Nalyvaiko was born in the town of Husiatyn not far from Ternopil into a furrier's family. After the killing of his father by the servants of the magnate Kalinowski he moved with his mother to Ostroh where his elder brother was a seminary student. He later served with the registered Cossacks under Prince Kostiantyn Vasyl Ostrozky in the army of Grand Duchy of Lithuania. In 1593 he fought against the rebellious Zaporozhian Cossacks led by Krzysztof Kosiński during the Kosiński Uprising. He left the service in 1594, and organized a paramilitary unit of unregistered cossacks in the vicinity of Bratslav, and raided several Moldavian and Hungarian towns. The following year, Nalivaiko's Cossacks were joined by many run-away Ukrainian peasants and captured the town of Lutsk where his men massacred Polish nobility, Catholic clergy and local Greek-Catholics. From Volhynia Nalivaiko's Cossacks moved into Belarus, where they pillaged Mogilev.
Nalivaiko eventually offered peace to the Polish king Sigismund III Vasa, conditioned that the Poles cede the lands between Southern Buh and Dniester rivers south of Bratslav to the Cossacks in exchange for their military service and loyalty to the Polish-Lithuanian Commonwealth.
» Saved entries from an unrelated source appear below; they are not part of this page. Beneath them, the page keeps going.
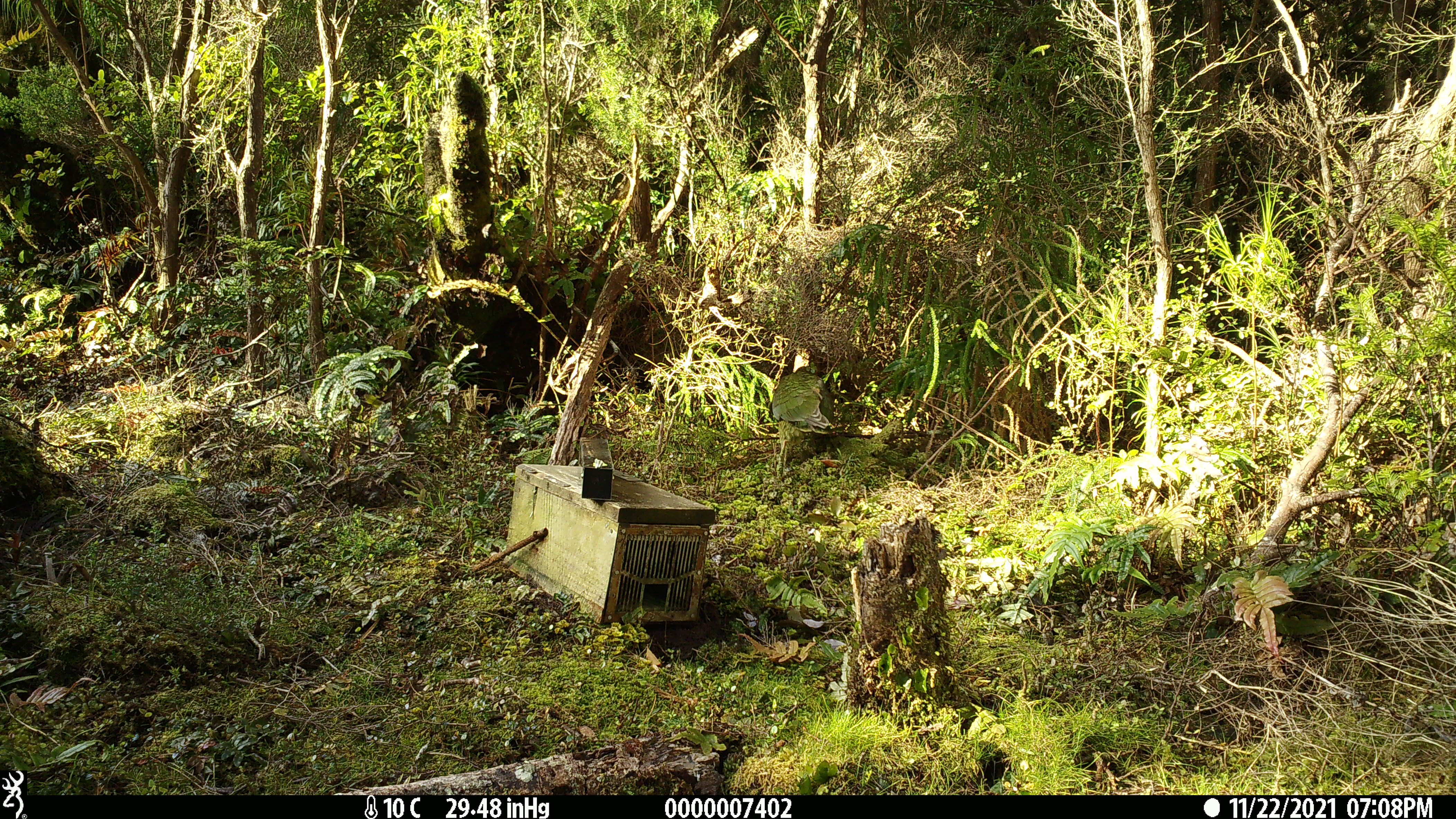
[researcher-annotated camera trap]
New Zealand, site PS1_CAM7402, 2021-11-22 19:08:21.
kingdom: Animalia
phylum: Chordata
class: Aves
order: Psittaciformes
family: Strigopidae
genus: Nestor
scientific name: Nestor notabilis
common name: kea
Kea (Nestor notabilis).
Having refused these terms, the king recalled Stanisław Żółkiewski from Moldavia to quell the Nalivaiko Uprising, which had engulfed most of Polish crown lands in Ukraine and Belarus (that time called Ruthenia) by 1596.
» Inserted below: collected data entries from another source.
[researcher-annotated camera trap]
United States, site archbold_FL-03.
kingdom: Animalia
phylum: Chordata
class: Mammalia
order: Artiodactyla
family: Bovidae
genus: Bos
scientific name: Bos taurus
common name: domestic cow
Nalivaiko joined his forces with the Cossack Hetman Hryhory Loboda (Polish: Hryhor Łoboda) but was forced to retreat to the Left-bank Ukraine. In May 1596 the Cossack tabor was surrounded by Poles near the town of Lubny. The Cossacks fought for two weeks before running out of food and water. Thereupon they handed over Severyn Nalivaiko to the Poles in exchange for their own lives. After Nalivaiko's surrender there came to unplanned fight between Polish and Cossack troops, which turned into massacre of those who didn't want to surrender. Nalivaiko was brought to Warsaw in a cage and publicly quartered. There were contemporary stories about him being crowned with a white-hot iron crown or boiled alive in a copper cauldron, but they are not verified by factual evidence.